Auteur, producteur, chef d’entreprise(s), ambassadeur des droits des femmes, comment Cédric Biscay contribue t-il au rayonnement de la Principauté ?

 

 


 

Cédric Biscay en interview

interview / events / lecture / manga

 


 

 

 

Vous êtes tombé dans les jeux vidéo et les mangas tout jeune…

Cédric Biscay : Quand j’étais enfant, j’adorais regarder les émissions du Club Dorothée – ce qui donne un indice sur mon âge… Je crois qu’on peut dire que je suis « vintage » ! (rires) – et je me suis toujours dit que ça me plairait de travailler dans cet univers-là. Assez rapidement, parmi toutes les propositions de dessins animés et de jeux vidéo, je me suis naturellement penché sur ceux qui venaient du Japon et de fil en aiguille, je me suis passionné pour ce pays et sa culture…

Une passion pour la culture japonaise, sans en parler la langue…

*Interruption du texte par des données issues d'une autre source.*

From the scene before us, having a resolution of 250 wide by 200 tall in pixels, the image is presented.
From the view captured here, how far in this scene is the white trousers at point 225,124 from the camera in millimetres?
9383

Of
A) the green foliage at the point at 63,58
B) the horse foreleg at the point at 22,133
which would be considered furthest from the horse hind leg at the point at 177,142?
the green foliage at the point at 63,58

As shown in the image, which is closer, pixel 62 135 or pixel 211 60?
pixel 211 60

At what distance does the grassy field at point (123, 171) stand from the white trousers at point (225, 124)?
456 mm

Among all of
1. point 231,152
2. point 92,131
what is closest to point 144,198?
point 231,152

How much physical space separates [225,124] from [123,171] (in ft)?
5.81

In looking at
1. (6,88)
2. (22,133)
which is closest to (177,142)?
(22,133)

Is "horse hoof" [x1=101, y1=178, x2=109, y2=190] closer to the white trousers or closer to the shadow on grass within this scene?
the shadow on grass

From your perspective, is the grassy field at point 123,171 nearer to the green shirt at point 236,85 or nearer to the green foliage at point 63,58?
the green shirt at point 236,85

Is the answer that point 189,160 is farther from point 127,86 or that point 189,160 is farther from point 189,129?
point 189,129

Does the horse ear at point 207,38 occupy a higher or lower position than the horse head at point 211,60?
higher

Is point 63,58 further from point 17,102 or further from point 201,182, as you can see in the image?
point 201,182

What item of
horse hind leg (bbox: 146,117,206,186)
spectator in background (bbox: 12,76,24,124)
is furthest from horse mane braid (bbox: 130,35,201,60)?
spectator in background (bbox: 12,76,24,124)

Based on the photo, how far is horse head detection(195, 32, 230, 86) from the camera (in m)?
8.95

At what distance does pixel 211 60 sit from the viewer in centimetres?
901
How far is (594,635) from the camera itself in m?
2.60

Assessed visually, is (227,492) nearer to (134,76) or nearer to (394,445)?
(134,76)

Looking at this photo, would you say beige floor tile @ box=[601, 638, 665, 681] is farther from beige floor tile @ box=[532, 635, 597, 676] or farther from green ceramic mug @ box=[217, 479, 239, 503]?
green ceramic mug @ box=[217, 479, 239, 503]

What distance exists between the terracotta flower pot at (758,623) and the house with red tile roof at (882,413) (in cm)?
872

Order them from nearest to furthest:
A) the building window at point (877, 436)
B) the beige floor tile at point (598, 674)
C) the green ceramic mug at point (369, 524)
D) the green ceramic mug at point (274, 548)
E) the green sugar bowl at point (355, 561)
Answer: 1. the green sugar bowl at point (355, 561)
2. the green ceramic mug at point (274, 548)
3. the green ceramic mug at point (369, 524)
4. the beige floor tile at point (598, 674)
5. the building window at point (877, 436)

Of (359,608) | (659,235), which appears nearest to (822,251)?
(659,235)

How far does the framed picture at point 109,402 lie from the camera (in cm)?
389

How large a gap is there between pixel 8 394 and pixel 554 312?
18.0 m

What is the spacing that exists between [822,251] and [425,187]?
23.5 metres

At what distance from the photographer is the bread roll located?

Je connais quelques mots pour rigoler au karaoké mais en toute franchise, ça s’arrête là ! (rires) Ce n’est pas un frein au Japon de ne pas parler la langue car les présidents d’entreprises et les Japonais influents – c’est culturel -, se sentent en position d’infériorité si leur interlocuteur parle leur langue et que ce n’est pas réciproque. Perdre la face au Japon étant une des pires choses, il vaut mieux passer par un interprète. Ainsi, tout le monde est au même niveau et ça fluidifie les rapports.

Les Japonais seront très fiers et honorés si, en tant que touriste, vous faites l’effort de parler leur langue mais entre chefs d’entreprise, le contexte est différent…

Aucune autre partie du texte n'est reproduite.